Tarefa a realizar: Cite, do acórdão reproduzido abaixo, todo o trecho que vai de "II - Tendo-se" até "a dita parcela.".

Excerto para leitura:

Acórdão do Tribunal da Relação de Coimbra
Processo:
2956/08.6TBAVR.C1
Nº Convencional: JTRC
Relator: ARTUR DIAS
Descritores: PROMITENTE-COMPRADOR
USUCAPIÃO
POSSE PÚBLICA
POSSE PACÍFICA
POSSE DE BOA FÉ
FALTA
LICENÇA
INEFICÁCIA
Data do Acordão: 06/26/2012
Votação: UNANIMIDADE
Tribunal Recurso: COMARCA DO BAIXO VOUGA – JUÍZO DE MÉDIA E PEQ. INSTÂNCIA CÍVEL DE AVEIRO
Texto Integral: S
Meio Processual: APELAÇÃO
Decisão: CONFIRMADA
Legislação Nacional: ART.S 1253º, 1260º, 1261º E 1262º, 1287º, 1288º E 1296º DO CÓD. CIV.; 4º, NºS 1 E 2, AL. A) E 6º, NºS 4 E 5 DO DECRETO-LEI Nº 555/99, DE 16/12
Sumário: I – Em termos de normalidade, os promitentes compradores a quem, por força do contrato promessa de compra e venda, é entregue o bem objecto mediato do contrato, não adquirem, enquanto o contrato definitivo não for celebrado, a posse desse bem, sendo dele simples possuidores precários ou meros detentores (artº 1253º do Cód. Civil), porquanto, em princípio, possuem em nome dos promitentes vendedores.

II - Tendo-se provado que os promitentes compradores de uma parcela de terreno, desde a celebração, em 02/11/1984, do contrato promessa de compra e venda, a cuidam, limpam, vigiam e utilizam, à vista de toda a gente, sem oposição de ninguém, na convicção de se tratar de coisa exclusivamente sua e de não lesarem os direitos de ninguém, forçoso se torna concluir que os mesmos exercem, há mais de vinte anos, a posse pública, pacífica e de boa fé sobre a dita parcela.

III – Se a parcela de terreno integrava um conjunto predial no qual a promitente vendedora pretendia fazer uma operação de loteamento urbano, não tendo, contudo, logrado obter a indispensável licença administrativa, e não se mostra que o destaque da dita parcela reúna os requisitos para a isenção da mesma [artºs 4º, nºs 1 e 2, al. a) e 6º, nºs 4 e 5 do Decreto-Lei nº 555/99, de 16/12], aquela posse não pode conduzir à autonomização da parcela como prédio independente nem à aquisição do mesmo, por usucapião, por parte dos promitentes compradores.

Dados do exercício:
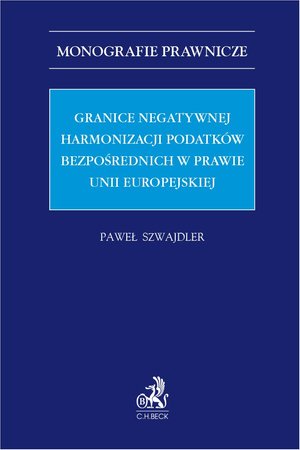 Granice negatywnej harmonizacji podatków bezpośrednich w prawie Unii Europejskiej – ebook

Resultado do exercício:
II - Tendo-se provado que os promitentes compradores de uma parcela de terreno, desde a celebração, em 02/11/1984, do contrato promessa de compra e venda, a cuidam, limpam, vigiam e utilizam, à vista de toda a gente, sem oposição de ninguém, na convicção de se tratar de coisa exclusivamente sua e de não lesarem os direitos de ninguém, forçoso se torna concluir que os mesmos exercem, há mais de vinte anos, a posse pública, pacífica e de boa fé sobre a dita parcela.